To ensure 100% accuracy, you can manually refine any automated GT value.

  • Edit Mode: Click the edit icon in an Expected Output cell.
  • Side Overlay: A side panel will open displaying:
    • Field Level Details: Specific attributes of the data point.
    • Document Viewer: A built-in viewer showing the source document (PDF/Image) so you can verify values without leaving the screen.
  • Manual Lock: Once edited, a person icon appears. This field is now locked and will never be overwritten by the system, even if you change models or toggle Auto GT OFF/ON.

# Step 4: Advanced Run Configuration

When you click Run Prompt, the Configure Evaluation window appears, allowing you to control costs and focus on specific data.

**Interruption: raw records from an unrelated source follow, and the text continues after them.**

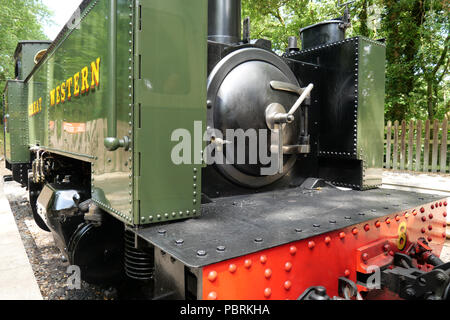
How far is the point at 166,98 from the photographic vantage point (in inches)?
66.1

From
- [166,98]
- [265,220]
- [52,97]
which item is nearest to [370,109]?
[265,220]

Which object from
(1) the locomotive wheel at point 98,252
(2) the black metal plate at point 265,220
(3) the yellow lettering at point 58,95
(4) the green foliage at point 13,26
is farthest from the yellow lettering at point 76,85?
(4) the green foliage at point 13,26

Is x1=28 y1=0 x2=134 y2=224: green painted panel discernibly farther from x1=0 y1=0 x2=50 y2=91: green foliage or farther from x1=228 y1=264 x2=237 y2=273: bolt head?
x1=0 y1=0 x2=50 y2=91: green foliage

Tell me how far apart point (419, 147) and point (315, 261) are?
7801 millimetres

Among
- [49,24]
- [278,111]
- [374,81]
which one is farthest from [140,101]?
[49,24]

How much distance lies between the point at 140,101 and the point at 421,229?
2026 mm

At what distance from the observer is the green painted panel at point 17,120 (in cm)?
565

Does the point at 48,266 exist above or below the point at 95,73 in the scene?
below

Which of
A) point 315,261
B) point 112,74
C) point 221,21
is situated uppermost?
point 221,21

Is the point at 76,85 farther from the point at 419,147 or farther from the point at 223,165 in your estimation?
the point at 419,147

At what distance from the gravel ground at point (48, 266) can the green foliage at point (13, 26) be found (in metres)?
14.0

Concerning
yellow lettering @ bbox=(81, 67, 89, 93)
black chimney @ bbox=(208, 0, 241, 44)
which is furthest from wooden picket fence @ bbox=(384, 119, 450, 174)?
yellow lettering @ bbox=(81, 67, 89, 93)
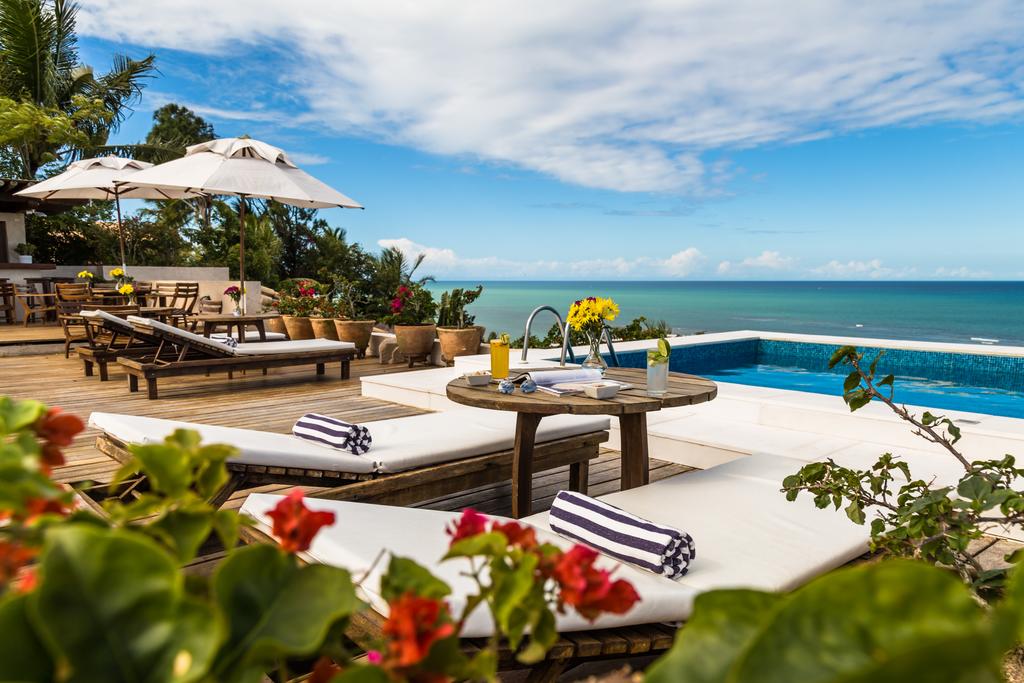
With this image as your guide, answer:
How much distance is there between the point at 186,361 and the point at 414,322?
116 inches

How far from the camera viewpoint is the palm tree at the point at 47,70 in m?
15.4

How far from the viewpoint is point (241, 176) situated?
7.36 metres

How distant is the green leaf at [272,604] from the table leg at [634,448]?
2.81 meters

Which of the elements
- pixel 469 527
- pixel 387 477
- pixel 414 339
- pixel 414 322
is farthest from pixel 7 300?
pixel 469 527

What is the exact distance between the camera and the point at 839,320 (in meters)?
41.9

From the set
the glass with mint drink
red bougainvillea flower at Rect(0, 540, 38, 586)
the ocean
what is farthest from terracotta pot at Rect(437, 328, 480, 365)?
the ocean

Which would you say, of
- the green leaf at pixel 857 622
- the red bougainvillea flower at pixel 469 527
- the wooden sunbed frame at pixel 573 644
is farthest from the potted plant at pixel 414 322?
the green leaf at pixel 857 622

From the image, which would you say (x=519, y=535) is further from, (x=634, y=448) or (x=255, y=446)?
(x=634, y=448)

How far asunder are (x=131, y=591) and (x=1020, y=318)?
50915 mm

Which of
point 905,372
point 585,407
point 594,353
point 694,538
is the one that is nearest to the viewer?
point 694,538

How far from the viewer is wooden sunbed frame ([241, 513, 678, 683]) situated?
1.50 m

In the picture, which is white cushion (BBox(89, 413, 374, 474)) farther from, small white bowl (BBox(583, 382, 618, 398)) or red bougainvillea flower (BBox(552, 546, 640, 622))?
red bougainvillea flower (BBox(552, 546, 640, 622))

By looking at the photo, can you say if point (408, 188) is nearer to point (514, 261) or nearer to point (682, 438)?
point (514, 261)

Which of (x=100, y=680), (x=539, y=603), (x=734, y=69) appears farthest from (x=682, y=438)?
(x=734, y=69)
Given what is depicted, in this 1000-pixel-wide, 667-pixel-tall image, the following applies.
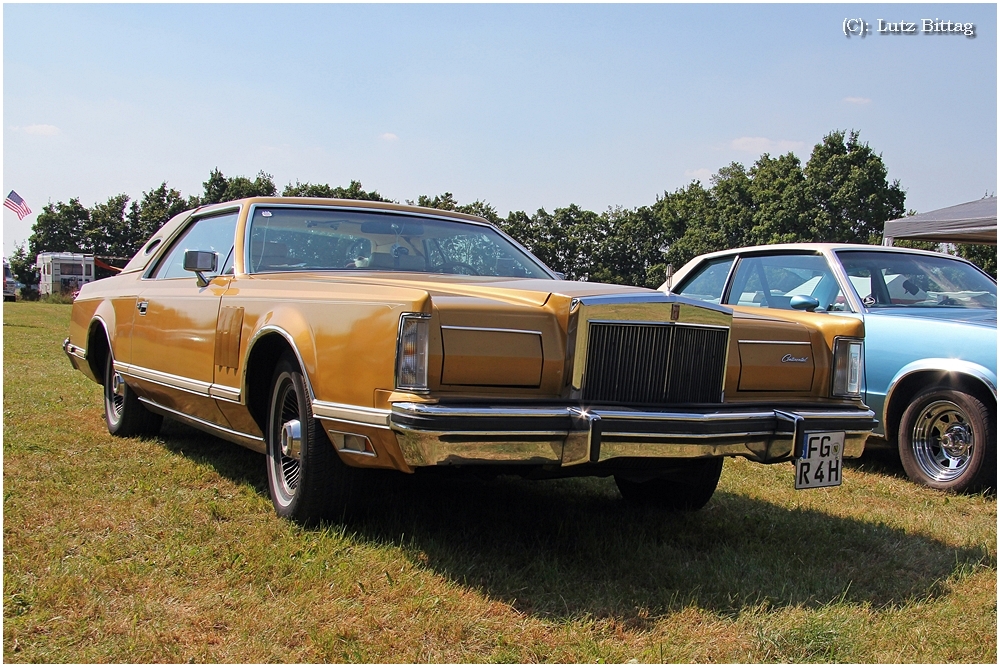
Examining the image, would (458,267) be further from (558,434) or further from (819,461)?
(819,461)

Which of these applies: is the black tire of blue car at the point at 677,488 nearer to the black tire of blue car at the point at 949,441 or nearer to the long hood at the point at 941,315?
the black tire of blue car at the point at 949,441

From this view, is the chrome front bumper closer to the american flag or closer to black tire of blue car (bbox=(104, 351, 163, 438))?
black tire of blue car (bbox=(104, 351, 163, 438))

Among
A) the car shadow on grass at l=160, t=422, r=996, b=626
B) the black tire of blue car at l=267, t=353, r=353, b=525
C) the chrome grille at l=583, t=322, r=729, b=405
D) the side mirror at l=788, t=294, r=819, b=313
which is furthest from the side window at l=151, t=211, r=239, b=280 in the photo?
the side mirror at l=788, t=294, r=819, b=313

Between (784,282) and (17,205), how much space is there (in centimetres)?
2293

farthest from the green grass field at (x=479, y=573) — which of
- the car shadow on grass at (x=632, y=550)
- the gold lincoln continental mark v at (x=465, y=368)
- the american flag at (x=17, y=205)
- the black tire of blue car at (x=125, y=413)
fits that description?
the american flag at (x=17, y=205)

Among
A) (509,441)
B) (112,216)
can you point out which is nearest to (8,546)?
(509,441)

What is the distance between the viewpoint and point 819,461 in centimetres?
358

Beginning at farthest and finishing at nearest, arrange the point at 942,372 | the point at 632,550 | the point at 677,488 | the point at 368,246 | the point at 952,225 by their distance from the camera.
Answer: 1. the point at 952,225
2. the point at 942,372
3. the point at 368,246
4. the point at 677,488
5. the point at 632,550

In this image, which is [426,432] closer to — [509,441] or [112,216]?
[509,441]

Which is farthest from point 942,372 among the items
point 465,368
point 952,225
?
point 952,225

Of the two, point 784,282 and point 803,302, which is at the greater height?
point 784,282

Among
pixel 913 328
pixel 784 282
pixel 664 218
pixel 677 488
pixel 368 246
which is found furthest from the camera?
pixel 664 218

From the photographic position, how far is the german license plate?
11.6ft

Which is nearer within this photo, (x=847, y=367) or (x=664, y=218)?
(x=847, y=367)
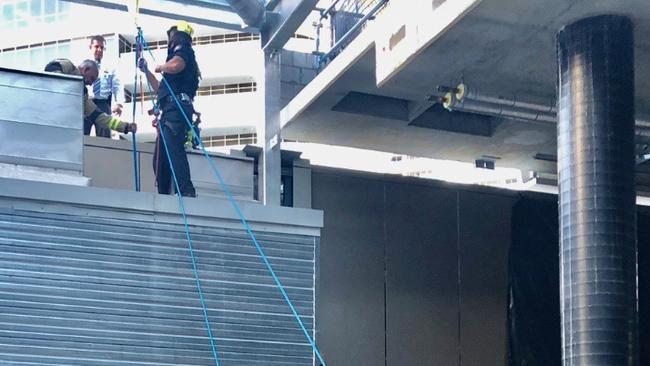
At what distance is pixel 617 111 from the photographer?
13.4 metres

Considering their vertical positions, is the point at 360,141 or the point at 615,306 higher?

LLM Generation Configuration
Decide which models to run and which cells to process:

  • Model Selection: Choose one or more models (e.g., GPT-5, Claude 3.5).
  • Run Scope:
    • All Rows and Columns: A full refresh; overwrites existing outputs.
    • Run for Selected Rows/Columns: Processes only the cells you have highlighted.
    • Run for empty and failed rows: (Previously "Missing Only") Processes only cells without data or those that errored in previous runs.

Metric Evaluation Configuration
Decide how to score the outputs against the GT:

  • Metrics Selection: Choose from your saved custom metrics.
  • Run Scope: Similar to generation, you can choose to score All, Selected, or Missing (only cells where a score hasn't been calculated yet).

# Step 5: Independent Execution

You have the flexibility to run generation and evaluation separately or together via toggle switches in the configuration window:

  • Run Generation Only: Use this to see model outputs before deciding to score them.
  • Run Metrics Only: Use this if you have edited your GTs manually and need to update the scores without re-running the expensive LLM calls.
  • Run Both: The standard end-to-end benchmarking workflow.